Even though flash curing is somewhat standardized in most garment-printing facilities, a learning curve awaits those who are new to the process and industry. This month, we'll look at the assorted considerations to keep in mind if you want to avoid headaches when flash curing plastisol inks.
One of the first considerations to address in underbase flashing is properly engineering the artwork for the process. Each graphic needs to be addressed on an individual basis in order to determine the best times and which colors to flash.
Keep in mind that flash curing only applies to about two-thirds of the colors you'll print on dark garments. Many novice printers work under the assumption that printing a multicolor graphic on a dark garment requires a solid underbase for every color. Many will get into trouble here. One of the first rules is to avoid wet-on-wet overlays when printing onto a solid, flashed underbase; otherwise, the result will be excessive mottling.
When printing onto a virgin fabric, you have the absorbency of the fabric that allows for the application of wet-on-wet colors. Once you flash an underbase, you then switch to printing on a dried sheet of non-absorbent plastic that doesn't allow for the wet-on-wet overlay process. For this reason, you want to minimize any wet-on-wet overlays.
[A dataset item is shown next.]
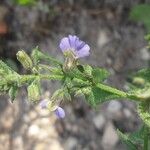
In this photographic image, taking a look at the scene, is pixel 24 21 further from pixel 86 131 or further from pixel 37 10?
pixel 86 131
The exception to this rule is when you work with photographic separations and have a halftoned underbase. In that case, you have a percentage of open area (available fabric) that allows for wet-on-wet printing.
Another consideration when working with solid colors is to use underbase gapping. Many multicolor graphics involve colors that butt-register together. This is fine, except for the fact that most presses offer a minimal amount of registration variation. That means the butt-registered colors will typically begin to bleed together and mottle after a few prints. In this case, you'll want to produce your underbase by combining your respective colors and pull each one back a half point. This will produce a 1-pt gap in the underbase where the butt-registered colors meet. The result here is an absorbent gutter that gives the colors somewhere to go when they meet each other on the underbase. This technique allows you to maintain better resolution where the colors meet and avoid mottling.
Another simple trick for overprinting onto a flashed underbase is to allow for a slight overlay of the overprint onto the underbase. The easiest way to achieve this is to either spread the overprint (or choke the underbase) 1.5 to 2.0 points. The very slight overlay produced here will hide any registration variations your press may have and make the printing process that much simpler.
Proper mesh selection can make a big difference when underbases are involved in a garment-printing job. The mesh can make the difference between a garment with a soft, bright print and a bullet-proof graphic that has a hard and stiff feel. Even though the graphic determines the actual final sequence of colors and meshes, your objective should be to produce the brightest graphic possible while employing the finest mesh counts possible. The "more is better" philosophy leads to bullet-proof prints, use of more ink than necessary, longer flashing times, and potential curing issues. Table 1 presents some basic guidelines for mesh selection based on the ink type being used. However, remember that the right mesh also can vary according to the application, your equipment, and other factors.